Fallen mining magnate Joseph Gutnick denies "ludicrous" claims he has taken steps to hide his assets and insists he is grateful to have a job after declaring bankruptcy, even if it only pays $45,000 a year.

The businessman was examined about his business affairs in the Federal Court on Wednesday after declaring bankruptcy last July, owing creditors more than $275.5 million.

One of his creditors is his wife, Stera Gutnick, who was not able to tell the court anything about her $30.7 million loan to her husband, saying last month she didn't know anything about it.

Mr Gutnick told the hearing on Wednesday that allegations his brother Abraham Gutnick had made previously in the Supreme Court were "ludicrous" and he was not hiding any assets.

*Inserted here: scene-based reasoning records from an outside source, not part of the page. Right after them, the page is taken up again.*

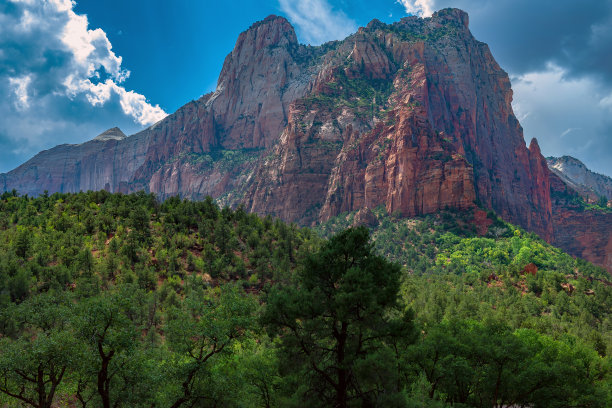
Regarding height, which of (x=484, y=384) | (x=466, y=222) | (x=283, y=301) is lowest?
(x=484, y=384)

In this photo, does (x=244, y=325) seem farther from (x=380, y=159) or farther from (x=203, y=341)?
(x=380, y=159)

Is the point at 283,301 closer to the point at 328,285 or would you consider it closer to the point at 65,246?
the point at 328,285

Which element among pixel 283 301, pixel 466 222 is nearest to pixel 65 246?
pixel 283 301

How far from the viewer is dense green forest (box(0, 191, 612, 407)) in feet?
51.5

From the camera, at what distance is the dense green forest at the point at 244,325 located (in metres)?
15.7

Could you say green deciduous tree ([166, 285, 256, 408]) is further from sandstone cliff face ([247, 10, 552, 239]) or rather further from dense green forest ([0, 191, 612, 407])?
sandstone cliff face ([247, 10, 552, 239])

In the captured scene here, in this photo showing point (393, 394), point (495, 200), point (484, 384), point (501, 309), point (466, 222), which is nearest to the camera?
point (393, 394)

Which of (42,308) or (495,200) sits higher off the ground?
(495,200)

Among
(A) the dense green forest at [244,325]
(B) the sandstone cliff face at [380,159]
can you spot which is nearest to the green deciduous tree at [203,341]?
(A) the dense green forest at [244,325]

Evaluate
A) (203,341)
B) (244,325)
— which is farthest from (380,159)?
(203,341)

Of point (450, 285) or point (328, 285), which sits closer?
point (328, 285)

"I totally deny that I have any assets that I'm hiding," Mr Gutnick told the hearing.

"I haven't talked to him for years, it's a very sensitive issue when families get into feuds. Unfortunately, I have to answer questions about it."

The court was told Mr Gutnick paid his brother's rent for a time because his sibling needed help, but the funds hadn't been repaid.

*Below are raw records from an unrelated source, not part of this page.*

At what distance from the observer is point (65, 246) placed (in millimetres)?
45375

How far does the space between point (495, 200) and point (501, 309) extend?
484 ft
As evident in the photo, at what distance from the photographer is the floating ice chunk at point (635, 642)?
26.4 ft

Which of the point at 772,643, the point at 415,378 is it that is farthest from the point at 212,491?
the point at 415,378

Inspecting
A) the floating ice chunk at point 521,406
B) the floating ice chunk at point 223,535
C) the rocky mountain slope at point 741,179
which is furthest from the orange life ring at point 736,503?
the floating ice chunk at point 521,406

When asked why his trustees in bankruptcy shouldn't require his brother to pay it back, Mr Gutnick replied: "He hasn't got a cent to his name."

Mr Gutnick was also quizzed about a $61 million loan made by one trust to another while he was a director of both.

He replied that he took advice from his accountants and lawyers on financial matters.

"I'm a miner, not an accountant," he said.

At one time, he had a $100 million fund in the Cayman Islands, which he said was to be invested in the resources sector worldwide.

The court has heard that Mr Gutnick now earned just $45,000 a year to work full time at the family-controlled company Merlin Diamonds after declaring bankruptcy.

His son and wife each earn about $280,000 at the business.

Lawyers have previously contended Mr Gutnick's wage was deliberately kept low to prevent money being taken from his wage to pay his debts.

But he said he was still happy to be employed.

"I've got a wage, a minimal one, and I still keep my reputation intact," he said.

"The fact that I've still got a job, I'm very grateful," he said.

At a previous hearing, he defended his "gem" of a wife's wage for her part-time job and said she was probably worth millions.

Mr Gutnick also on Wednesday slammed "fake news" and said he was taking defamation action against the Nine Network and Fairfax Media, which published claims trustees were chasing an estimated $200 million in assets linked to him and believed to have been moved overseas.

The matter was adjourned to a date to be fixed.